- **EXCERPT TO READ**
-.-.-
However, the system administrator may override this by defining
different numbers of absolute and relative priority levels for
different service types. In this case, the number of service
classes is the sum of all the combinations of absolute and relative
priority levels, as defined across all service types.
[0041] Alternatively the system administrator may accept the system
defaults, which, for example, might be defined by one absolute
level and three relative levels. The relative levels may be, for
example: 1. "gold", the highest level; 2. "silver", the
intermediate level; and 3. "bronze", the lowest level. Accordingly,
for example, the exemplary defaults create twelve exemplary service
classes: streaming gold, streaming silver, streaming bronze,
download gold, download silver, download bronze, WAP gold, WAP
silver, WAP bronze, web browsing gold, web browsing silver and web
browsing bronze. Note that, at this point, only abstract relative
priority levels have been defined, for example gold, silver and
bronze. Actual numerical values, suitable for enforcement, will be
defined at block 305 as described below.
-.-.-
- **PROBLEM SET**
a. Decide whether each statement agrees with the excerpt on priority levels, answering yes or no and quoting the words of the excerpt that settle it: (i) The system defaults might consist of one absolute level and three relative levels. (ii) The exemplary defaults produce nine service classes. (iii) Numerical values for enforcement have already been set at this point.
b. Transcribe the excerpt on priority levels from "[0041] Alternatively the" to "as described below.".

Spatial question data
-.-.-
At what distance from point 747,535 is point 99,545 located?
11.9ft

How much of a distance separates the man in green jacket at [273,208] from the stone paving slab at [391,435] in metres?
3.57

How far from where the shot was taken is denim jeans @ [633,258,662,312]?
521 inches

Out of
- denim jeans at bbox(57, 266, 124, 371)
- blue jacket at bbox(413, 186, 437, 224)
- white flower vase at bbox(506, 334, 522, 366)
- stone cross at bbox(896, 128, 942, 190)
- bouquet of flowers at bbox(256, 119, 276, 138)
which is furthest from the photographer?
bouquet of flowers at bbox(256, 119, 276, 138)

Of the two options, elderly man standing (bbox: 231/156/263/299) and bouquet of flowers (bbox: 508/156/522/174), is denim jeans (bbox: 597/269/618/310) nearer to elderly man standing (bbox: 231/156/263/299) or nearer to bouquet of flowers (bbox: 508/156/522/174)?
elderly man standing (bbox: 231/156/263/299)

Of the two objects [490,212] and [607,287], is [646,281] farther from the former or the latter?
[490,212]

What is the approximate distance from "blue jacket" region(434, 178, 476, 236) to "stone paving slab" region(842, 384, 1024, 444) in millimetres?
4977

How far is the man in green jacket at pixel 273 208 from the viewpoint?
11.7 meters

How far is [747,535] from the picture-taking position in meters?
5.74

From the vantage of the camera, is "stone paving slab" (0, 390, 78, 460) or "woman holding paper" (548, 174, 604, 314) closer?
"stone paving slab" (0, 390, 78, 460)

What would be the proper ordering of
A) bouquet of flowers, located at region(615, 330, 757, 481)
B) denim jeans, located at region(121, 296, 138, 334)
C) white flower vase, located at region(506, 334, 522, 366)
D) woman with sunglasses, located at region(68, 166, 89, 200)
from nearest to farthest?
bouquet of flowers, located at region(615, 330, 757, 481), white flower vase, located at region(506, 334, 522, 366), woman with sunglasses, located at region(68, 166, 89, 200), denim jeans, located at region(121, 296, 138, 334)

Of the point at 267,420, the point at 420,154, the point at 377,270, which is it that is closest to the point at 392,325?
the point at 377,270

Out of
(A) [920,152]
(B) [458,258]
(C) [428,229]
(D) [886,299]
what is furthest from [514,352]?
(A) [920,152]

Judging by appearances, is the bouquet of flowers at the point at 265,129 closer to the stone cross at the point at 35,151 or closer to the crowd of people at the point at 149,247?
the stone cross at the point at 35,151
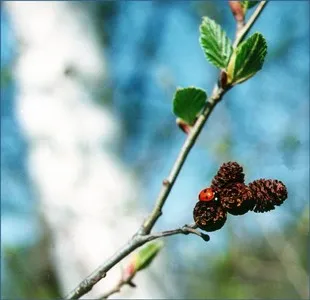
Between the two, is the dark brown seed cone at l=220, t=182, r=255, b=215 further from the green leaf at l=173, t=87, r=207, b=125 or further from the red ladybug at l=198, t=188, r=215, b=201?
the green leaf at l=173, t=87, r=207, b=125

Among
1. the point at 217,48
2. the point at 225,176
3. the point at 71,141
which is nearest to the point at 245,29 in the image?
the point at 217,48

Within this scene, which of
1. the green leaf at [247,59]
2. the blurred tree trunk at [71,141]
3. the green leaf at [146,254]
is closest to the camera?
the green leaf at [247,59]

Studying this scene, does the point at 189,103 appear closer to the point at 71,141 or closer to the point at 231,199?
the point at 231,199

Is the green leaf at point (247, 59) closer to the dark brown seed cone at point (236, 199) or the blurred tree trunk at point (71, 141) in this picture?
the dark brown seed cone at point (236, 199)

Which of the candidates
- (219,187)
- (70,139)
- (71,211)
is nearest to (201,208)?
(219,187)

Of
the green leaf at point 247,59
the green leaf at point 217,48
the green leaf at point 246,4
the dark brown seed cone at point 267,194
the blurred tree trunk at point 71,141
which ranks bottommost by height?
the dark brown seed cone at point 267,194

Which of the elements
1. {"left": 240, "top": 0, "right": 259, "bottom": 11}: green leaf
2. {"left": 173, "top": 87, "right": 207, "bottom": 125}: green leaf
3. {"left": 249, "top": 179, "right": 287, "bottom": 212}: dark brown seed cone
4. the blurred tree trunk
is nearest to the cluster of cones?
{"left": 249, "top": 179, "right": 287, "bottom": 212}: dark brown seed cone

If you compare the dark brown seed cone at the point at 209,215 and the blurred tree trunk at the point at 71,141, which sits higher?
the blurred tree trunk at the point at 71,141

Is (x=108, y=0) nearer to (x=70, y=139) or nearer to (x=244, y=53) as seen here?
-.-.-
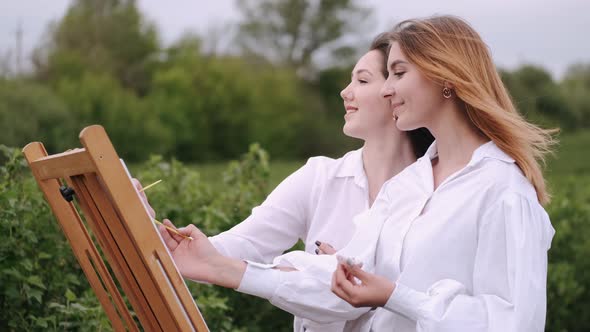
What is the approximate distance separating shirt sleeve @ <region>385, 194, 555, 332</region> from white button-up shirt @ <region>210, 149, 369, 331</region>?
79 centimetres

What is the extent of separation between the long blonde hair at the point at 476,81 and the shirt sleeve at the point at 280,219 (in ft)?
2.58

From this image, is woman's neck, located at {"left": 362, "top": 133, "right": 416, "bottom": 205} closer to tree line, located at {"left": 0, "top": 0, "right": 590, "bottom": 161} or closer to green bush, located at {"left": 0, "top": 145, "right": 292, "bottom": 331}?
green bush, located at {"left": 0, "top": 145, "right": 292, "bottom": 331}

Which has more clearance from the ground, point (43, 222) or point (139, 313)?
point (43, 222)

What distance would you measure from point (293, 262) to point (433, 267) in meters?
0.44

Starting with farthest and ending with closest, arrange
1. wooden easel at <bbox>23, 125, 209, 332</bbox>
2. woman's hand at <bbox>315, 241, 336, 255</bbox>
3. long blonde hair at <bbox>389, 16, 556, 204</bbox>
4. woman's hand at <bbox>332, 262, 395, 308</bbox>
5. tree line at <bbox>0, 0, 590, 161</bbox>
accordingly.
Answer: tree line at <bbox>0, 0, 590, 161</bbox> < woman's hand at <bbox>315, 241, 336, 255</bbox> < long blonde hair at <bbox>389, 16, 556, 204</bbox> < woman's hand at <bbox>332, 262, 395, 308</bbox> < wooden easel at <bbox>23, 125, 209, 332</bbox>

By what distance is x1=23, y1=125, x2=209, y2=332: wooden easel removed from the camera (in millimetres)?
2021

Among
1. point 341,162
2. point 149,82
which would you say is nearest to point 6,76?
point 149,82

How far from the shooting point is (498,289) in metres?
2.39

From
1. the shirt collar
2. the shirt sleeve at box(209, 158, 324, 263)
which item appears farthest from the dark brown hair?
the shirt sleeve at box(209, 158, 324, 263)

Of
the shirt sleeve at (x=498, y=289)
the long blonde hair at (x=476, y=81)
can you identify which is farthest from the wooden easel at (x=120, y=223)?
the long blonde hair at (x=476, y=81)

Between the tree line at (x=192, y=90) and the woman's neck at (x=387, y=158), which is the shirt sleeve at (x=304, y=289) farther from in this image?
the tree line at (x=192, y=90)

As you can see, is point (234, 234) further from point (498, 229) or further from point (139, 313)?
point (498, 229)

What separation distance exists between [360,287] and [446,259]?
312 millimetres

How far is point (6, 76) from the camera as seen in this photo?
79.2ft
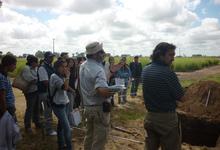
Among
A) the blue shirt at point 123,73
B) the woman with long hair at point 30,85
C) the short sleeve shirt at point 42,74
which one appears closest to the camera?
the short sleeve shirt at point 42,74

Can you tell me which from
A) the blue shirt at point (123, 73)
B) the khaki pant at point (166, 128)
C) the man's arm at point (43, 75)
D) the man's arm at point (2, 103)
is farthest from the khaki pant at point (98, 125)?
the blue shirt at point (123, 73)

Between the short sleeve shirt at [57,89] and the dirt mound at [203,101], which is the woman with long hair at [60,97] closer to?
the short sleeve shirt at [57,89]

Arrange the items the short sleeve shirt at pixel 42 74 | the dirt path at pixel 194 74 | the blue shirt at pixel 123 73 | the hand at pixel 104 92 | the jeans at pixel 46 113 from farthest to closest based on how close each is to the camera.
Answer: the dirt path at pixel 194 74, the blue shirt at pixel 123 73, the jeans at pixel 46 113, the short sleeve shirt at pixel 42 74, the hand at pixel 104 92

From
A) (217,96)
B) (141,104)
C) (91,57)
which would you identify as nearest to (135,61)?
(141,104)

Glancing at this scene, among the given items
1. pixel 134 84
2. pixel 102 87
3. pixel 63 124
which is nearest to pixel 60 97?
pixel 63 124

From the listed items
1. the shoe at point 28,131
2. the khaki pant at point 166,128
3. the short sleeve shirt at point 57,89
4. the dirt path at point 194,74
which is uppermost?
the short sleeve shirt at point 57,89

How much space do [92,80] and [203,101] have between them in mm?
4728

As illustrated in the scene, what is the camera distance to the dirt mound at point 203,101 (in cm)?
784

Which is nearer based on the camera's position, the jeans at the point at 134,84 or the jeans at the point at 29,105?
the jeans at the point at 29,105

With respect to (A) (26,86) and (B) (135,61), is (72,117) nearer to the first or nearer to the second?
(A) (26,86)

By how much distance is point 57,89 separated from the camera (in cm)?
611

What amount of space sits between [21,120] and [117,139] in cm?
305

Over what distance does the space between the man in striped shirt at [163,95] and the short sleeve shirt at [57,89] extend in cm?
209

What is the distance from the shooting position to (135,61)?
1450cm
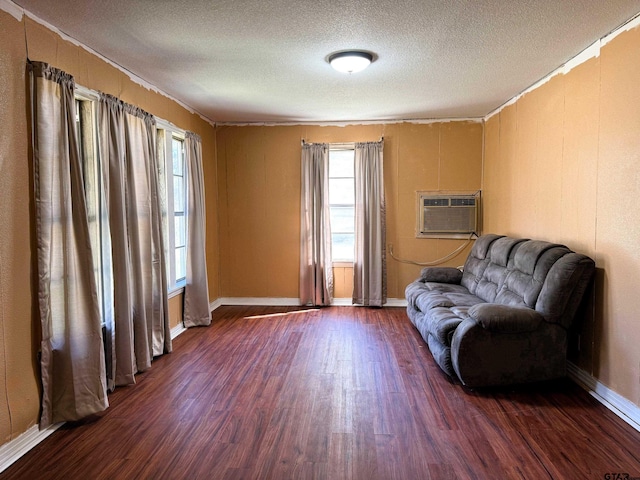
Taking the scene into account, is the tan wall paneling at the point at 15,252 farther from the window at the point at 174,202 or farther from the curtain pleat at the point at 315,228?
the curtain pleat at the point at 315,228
-.-.-
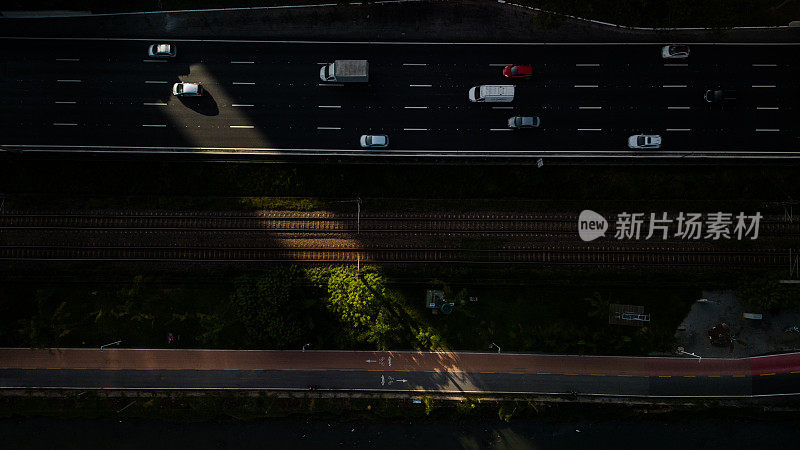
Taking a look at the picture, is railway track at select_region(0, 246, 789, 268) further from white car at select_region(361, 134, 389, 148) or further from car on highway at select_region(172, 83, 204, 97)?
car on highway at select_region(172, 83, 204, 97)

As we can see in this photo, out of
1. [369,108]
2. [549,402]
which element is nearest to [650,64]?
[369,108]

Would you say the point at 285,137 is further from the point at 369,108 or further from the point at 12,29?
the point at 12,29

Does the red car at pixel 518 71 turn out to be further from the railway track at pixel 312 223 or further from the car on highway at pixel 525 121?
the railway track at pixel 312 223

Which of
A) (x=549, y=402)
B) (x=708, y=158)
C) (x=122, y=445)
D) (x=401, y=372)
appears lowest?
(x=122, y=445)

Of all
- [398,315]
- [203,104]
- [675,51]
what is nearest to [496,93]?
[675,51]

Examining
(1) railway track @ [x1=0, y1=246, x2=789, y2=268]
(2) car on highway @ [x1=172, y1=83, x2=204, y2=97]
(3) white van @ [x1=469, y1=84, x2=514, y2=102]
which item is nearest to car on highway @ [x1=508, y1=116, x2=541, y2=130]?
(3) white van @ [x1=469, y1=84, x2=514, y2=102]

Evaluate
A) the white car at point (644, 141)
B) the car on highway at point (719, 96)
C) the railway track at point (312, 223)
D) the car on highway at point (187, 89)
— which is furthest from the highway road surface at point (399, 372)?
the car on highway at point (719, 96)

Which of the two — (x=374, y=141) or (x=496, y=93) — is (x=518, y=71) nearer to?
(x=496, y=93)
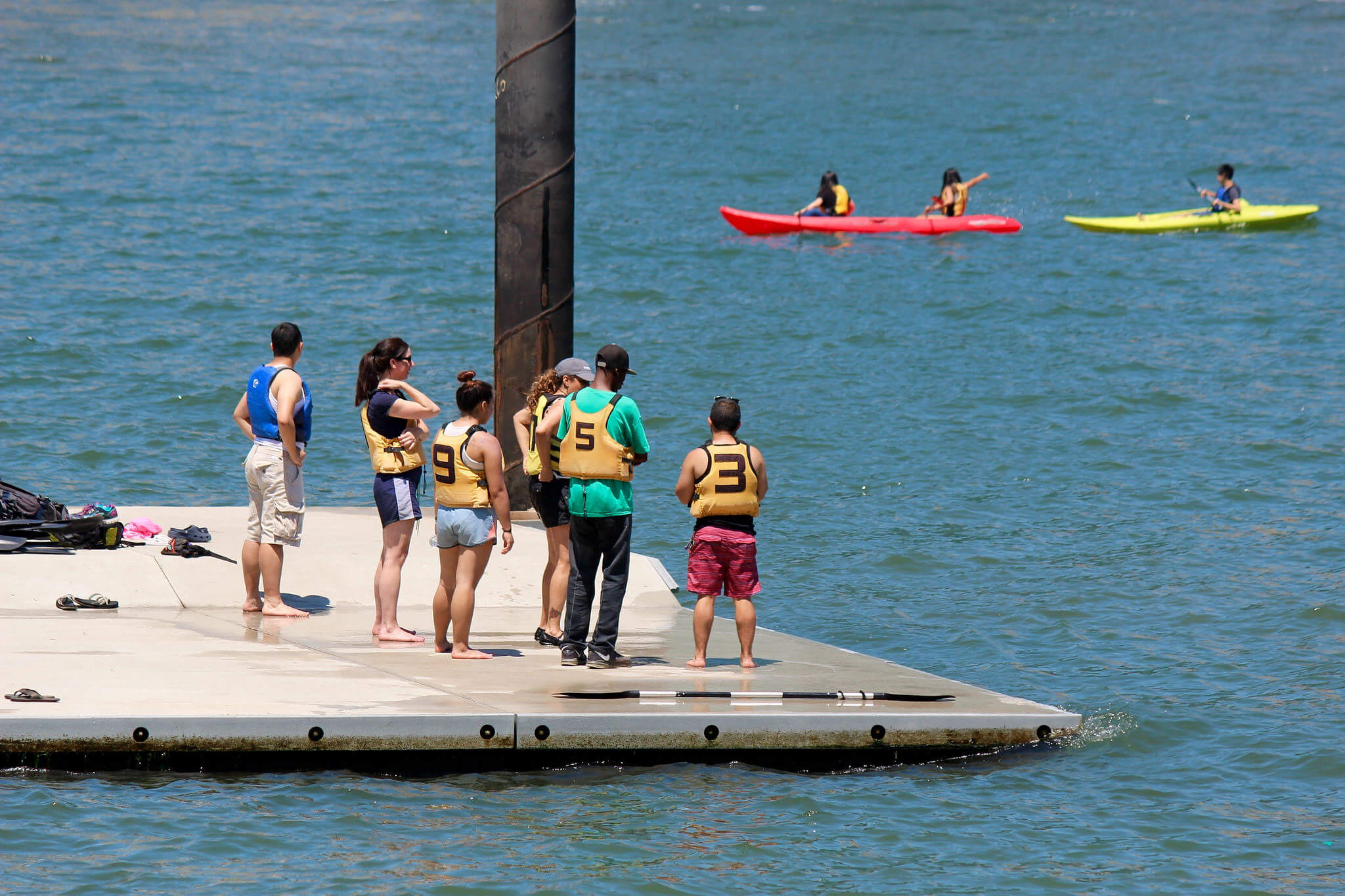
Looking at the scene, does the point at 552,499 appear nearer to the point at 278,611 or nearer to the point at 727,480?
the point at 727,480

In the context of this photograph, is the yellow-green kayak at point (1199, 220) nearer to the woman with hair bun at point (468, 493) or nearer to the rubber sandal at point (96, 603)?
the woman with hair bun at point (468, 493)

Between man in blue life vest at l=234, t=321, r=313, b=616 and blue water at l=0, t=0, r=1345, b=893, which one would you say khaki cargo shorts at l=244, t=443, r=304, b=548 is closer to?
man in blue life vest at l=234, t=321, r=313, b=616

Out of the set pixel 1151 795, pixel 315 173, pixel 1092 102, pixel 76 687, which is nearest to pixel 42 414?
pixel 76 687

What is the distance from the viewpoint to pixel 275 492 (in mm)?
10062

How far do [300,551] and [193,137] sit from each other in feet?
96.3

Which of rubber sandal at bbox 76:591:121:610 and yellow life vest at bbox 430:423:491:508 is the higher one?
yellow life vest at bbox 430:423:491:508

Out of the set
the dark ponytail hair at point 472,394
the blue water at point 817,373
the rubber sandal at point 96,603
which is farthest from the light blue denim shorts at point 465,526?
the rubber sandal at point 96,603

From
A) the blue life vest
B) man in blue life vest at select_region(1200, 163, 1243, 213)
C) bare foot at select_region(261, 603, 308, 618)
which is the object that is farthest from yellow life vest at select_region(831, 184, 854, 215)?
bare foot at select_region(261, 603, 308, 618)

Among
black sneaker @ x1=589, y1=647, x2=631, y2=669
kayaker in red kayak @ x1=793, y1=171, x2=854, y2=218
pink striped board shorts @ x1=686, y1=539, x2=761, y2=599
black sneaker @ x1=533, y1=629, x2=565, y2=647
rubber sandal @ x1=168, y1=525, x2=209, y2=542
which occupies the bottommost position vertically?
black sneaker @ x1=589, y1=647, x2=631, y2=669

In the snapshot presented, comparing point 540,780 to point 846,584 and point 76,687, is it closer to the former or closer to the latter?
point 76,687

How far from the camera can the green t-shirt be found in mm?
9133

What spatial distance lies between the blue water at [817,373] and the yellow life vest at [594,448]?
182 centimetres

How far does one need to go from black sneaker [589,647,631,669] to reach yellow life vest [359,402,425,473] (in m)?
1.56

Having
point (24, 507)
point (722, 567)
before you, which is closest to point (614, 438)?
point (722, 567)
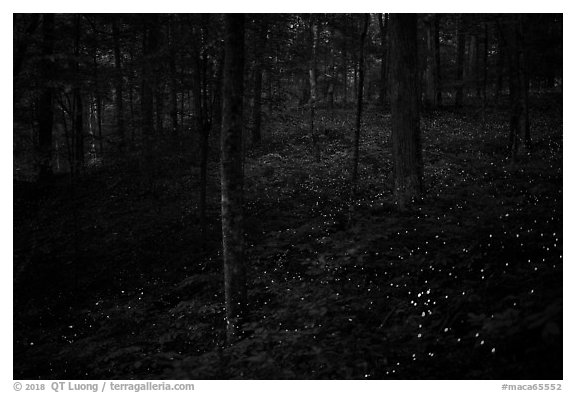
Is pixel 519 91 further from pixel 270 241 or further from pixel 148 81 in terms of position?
-.-.-
- **RESPONSES TO THE EXERCISE**
a.
(i) Yes: "might be defined by one absolute level and three relative levels"
(ii) No: "the exemplary defaults create twelve exemplary service classes"
(iii) No: "Actual numerical values, suitable for enforcement, will be defined at block 305 as described below."

b.
[0041] Alternatively the system administrator may accept the system
defaults, which, for example, might be defined by one absolute
level and three relative levels. The relative levels may be, for
example: 1. "gold", the highest level; 2. "silver", the
intermediate level; and 3. "bronze", the lowest level. Accordingly,
for example, the exemplary defaults create twelve exemplary service
classes: streaming gold, streaming silver, streaming bronze,
download gold, download silver, download bronze, WAP gold, WAP
silver, WAP bronze, web browsing gold, web browsing silver and web
browsing bronze. Note that, at this point, only abstract relative
priority levels have been defined, for example gold, silver and
bronze. Actual numerical values, suitable for enforcement, will be
defined at block 305 as described below.